> DIRECTIONS FOR THIS TASK:
For every line in the material, set down an identical one.

-*-*-

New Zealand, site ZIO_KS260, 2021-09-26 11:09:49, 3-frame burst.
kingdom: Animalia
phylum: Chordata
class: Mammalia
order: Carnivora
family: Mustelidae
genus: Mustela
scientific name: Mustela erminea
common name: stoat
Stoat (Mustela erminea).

-*-*-

> SOLUTION FOR THIS EXERCISE:
New Zealand, site ZIO_KS260, 2021-09-26 11:09:49, 3-frame burst.
kingdom: Animalia
phylum: Chordata
class: Mammalia
order: Carnivora
family: Mustelidae
genus: Mustela
scientific name: Mustela erminea
common name: stoat
Stoat (Mustela erminea).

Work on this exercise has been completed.